>> Start WORKING DATA

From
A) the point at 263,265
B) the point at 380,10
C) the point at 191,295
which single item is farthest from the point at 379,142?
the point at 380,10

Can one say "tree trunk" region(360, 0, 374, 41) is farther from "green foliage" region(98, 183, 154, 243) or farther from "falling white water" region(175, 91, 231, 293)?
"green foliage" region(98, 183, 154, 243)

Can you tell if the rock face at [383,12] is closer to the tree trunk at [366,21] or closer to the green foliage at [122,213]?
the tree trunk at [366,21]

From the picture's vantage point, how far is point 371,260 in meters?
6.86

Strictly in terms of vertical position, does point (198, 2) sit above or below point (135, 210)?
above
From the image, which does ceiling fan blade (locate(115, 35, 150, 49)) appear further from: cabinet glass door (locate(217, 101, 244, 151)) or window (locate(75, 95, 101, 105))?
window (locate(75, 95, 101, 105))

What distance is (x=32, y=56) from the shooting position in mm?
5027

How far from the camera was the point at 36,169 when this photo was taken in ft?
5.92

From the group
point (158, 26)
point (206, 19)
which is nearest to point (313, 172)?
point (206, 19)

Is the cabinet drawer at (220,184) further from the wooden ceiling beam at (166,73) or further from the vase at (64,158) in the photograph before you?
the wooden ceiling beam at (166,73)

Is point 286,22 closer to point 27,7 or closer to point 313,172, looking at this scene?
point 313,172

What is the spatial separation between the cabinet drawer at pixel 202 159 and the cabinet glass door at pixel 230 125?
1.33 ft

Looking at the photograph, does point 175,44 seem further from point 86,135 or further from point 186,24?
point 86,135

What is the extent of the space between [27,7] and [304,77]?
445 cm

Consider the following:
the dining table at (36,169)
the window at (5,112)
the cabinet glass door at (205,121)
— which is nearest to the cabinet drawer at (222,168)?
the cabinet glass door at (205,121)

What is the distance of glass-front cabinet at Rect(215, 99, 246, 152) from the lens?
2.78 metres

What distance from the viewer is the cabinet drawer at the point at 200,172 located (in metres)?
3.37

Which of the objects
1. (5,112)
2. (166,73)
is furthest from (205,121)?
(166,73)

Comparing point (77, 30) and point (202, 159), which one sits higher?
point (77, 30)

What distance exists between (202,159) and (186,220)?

>> End WORKING DATA

| TO BE DONE |
Recast all the records above as a Markdown table with the columns "No." and "Text", giving each line its own numbered row and leaving out blank lines.

| EXPECTED ANSWER |
| No. | Text |
|---|---|
| 1 | From |
| 2 | A) the point at 263,265 |
| 3 | B) the point at 380,10 |
| 4 | C) the point at 191,295 |
| 5 | which single item is farthest from the point at 379,142? |
| 6 | the point at 380,10 |
| 7 | Can one say "tree trunk" region(360, 0, 374, 41) is farther from "green foliage" region(98, 183, 154, 243) or farther from "falling white water" region(175, 91, 231, 293)? |
| 8 | "green foliage" region(98, 183, 154, 243) |
| 9 | Can you tell if the rock face at [383,12] is closer to the tree trunk at [366,21] or closer to the green foliage at [122,213]? |
| 10 | the tree trunk at [366,21] |
| 11 | From the picture's vantage point, how far is point 371,260 in meters? |
| 12 | 6.86 |
| 13 | Strictly in terms of vertical position, does point (198, 2) sit above or below point (135, 210)? |
| 14 | above |
| 15 | From the image, which does ceiling fan blade (locate(115, 35, 150, 49)) appear further from: cabinet glass door (locate(217, 101, 244, 151)) or window (locate(75, 95, 101, 105))? |
| 16 | window (locate(75, 95, 101, 105)) |
| 17 | What distance is (x=32, y=56) from the shooting position in mm? |
| 18 | 5027 |
| 19 | How far from the camera was the point at 36,169 when this photo was taken in ft? |
| 20 | 5.92 |
| 21 | From the group |
| 22 | point (158, 26) |
| 23 | point (206, 19) |
| 24 | which is nearest to point (313, 172)? |
| 25 | point (206, 19) |
| 26 | Is the cabinet drawer at (220,184) further from the wooden ceiling beam at (166,73) or further from the vase at (64,158) in the photograph before you? |
| 27 | the wooden ceiling beam at (166,73) |
| 28 | Is point 286,22 closer to point 27,7 or closer to point 313,172, looking at this scene? |
| 29 | point 313,172 |
| 30 | What is the spatial separation between the cabinet drawer at pixel 202 159 and the cabinet glass door at pixel 230 125? |
| 31 | 1.33 ft |
| 32 | Looking at the photograph, does point 175,44 seem further from point 86,135 or further from point 186,24? |
| 33 | point 86,135 |
| 34 | What is the extent of the space between [27,7] and [304,77]? |
| 35 | 445 cm |
| 36 | Consider the following: |
| 37 | the dining table at (36,169) |
| 38 | the window at (5,112) |
| 39 | the cabinet glass door at (205,121) |
| 40 | — which is nearest to the cabinet drawer at (222,168)? |
| 41 | the cabinet glass door at (205,121) |
| 42 | What is the distance of glass-front cabinet at Rect(215, 99, 246, 152) from the lens? |
| 43 | 2.78 metres |
| 44 | What distance from the viewer is the cabinet drawer at the point at 200,172 located (in metres)? |
| 45 | 3.37 |
| 46 | Which of the objects |
| 47 | 1. (5,112) |
| 48 | 2. (166,73) |
| 49 | is furthest from (205,121)? |
| 50 | (166,73) |
| 51 | Comparing point (77, 30) and point (202, 159), which one sits higher? |
| 52 | point (77, 30) |
| 53 | What distance exists between (202,159) and (186,220)? |